The Brewers activated Wong’s option last month instead of paying him a $2 million buyout, opening the door for him to be traded, which sparked interest from clubs other than Seattle, according to sources.

Wong, 32, is coming off what was maybe his greatest season at the plate, hitting.251/.339/.430 (.769 OPS) with a career-high 15 homers, 24 doubles, four triples, 47 RBIs, and 116 wRC+ (league average is 100) while collecting 2.5 wins above replacement, according to FanGraphs.

Some of this was by purpose, with a more deliberate attempt to raise the ball higher. His line-drive and fly-ball rates were the best in his career the last two years (49.3% combined), but his ground-ball percentage was the lowest (43.7% for ’21-22). It’s possible that his OPS+ in each of the last two seasons – 110 in ’21 and 118 in ’22 – was the greatest of his career.

Wong is a two-time Gold Glove Award winner who is coming off a defensively bad year in which he was worth minus-9 outs above average (placing in the third percentile, per Statcast) and minus-1 defensive runs saved.
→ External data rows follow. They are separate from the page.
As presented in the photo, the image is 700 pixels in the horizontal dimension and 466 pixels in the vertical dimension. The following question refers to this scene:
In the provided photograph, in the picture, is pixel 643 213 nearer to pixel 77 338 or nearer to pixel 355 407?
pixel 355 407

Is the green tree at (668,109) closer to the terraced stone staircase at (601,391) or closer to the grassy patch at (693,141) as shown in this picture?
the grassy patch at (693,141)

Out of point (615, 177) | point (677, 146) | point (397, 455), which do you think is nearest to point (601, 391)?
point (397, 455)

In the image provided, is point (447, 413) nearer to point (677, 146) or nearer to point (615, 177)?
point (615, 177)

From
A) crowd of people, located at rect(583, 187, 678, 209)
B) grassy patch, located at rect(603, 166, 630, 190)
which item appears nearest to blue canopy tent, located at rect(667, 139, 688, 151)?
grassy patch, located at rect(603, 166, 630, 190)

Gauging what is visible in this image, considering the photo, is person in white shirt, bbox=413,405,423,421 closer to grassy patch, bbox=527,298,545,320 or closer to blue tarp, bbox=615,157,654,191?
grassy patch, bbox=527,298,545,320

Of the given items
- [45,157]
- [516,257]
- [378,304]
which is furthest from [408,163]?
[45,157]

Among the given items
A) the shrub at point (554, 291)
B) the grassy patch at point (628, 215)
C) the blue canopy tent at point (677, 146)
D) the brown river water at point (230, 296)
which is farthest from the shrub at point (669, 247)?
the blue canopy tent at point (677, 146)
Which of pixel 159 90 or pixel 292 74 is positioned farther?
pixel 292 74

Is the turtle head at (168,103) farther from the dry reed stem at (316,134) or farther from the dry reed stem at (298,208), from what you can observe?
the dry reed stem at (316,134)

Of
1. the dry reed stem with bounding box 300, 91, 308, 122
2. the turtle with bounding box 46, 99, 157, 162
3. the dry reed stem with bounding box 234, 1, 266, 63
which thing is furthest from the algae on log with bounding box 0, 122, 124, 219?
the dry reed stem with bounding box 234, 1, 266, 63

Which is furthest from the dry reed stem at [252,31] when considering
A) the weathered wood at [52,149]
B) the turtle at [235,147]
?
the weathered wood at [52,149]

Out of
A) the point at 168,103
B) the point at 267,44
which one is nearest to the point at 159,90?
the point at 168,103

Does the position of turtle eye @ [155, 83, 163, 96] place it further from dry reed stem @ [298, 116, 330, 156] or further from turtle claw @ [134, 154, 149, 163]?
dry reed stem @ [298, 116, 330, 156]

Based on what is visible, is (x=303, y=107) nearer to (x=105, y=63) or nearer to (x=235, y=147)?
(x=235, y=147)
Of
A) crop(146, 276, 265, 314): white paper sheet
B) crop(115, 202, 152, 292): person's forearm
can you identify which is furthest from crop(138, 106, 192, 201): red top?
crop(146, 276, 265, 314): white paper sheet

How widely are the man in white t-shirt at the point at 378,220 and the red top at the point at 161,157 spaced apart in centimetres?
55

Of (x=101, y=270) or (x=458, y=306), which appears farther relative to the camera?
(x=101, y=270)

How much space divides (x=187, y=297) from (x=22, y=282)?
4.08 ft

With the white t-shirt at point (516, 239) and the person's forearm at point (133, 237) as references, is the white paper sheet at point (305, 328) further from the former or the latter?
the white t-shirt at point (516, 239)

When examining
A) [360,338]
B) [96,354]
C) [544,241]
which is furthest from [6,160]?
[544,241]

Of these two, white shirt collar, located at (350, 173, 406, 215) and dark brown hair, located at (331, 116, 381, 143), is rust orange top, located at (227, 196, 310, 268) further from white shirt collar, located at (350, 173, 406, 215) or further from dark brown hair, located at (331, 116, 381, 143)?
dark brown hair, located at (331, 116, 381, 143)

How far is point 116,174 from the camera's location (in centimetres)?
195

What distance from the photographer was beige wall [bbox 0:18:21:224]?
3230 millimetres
Some of that could be attributed to lower-body injuries he battled throughout the year, such as a right calf strain from a hit-by-pitch in June, which led to a stint on the injured list and persisted despite treatment and footwear experimentation. A full offseason of rest and a Spring Training with infield coaching guru Perry Hill, who has helped J.P. Crawford and Ty France among others, should be beneficial.